*Set task*
How many lines in the material below contain the string "strip", with case counting? Reply with the number only.

*Supplied entries*
|---|

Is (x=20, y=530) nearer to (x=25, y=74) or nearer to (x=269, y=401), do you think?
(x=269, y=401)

|---|

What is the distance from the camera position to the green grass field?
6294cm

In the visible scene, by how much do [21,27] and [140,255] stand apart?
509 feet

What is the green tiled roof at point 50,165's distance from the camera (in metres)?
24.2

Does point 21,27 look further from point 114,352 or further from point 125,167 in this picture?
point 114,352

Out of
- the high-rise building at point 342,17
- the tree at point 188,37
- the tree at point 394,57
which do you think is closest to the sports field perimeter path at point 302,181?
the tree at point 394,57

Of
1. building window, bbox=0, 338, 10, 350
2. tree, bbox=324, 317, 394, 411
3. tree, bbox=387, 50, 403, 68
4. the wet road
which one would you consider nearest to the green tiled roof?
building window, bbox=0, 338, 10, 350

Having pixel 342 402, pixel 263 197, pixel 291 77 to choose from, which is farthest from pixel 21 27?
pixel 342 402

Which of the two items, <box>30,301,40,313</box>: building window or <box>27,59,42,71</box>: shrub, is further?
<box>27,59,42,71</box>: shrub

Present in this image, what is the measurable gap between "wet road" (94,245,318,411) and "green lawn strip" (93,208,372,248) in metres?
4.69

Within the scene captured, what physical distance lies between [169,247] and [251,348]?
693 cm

|---|

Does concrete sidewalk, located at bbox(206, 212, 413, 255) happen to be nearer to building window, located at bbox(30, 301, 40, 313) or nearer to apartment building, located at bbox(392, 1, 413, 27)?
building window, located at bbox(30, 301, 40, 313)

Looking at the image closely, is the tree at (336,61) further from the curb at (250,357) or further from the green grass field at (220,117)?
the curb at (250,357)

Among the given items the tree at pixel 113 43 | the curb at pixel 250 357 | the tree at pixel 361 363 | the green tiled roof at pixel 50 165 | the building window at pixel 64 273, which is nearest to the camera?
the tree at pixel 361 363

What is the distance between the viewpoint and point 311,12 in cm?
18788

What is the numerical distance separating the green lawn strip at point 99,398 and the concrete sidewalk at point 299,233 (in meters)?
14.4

|---|

*Solution to this task*
2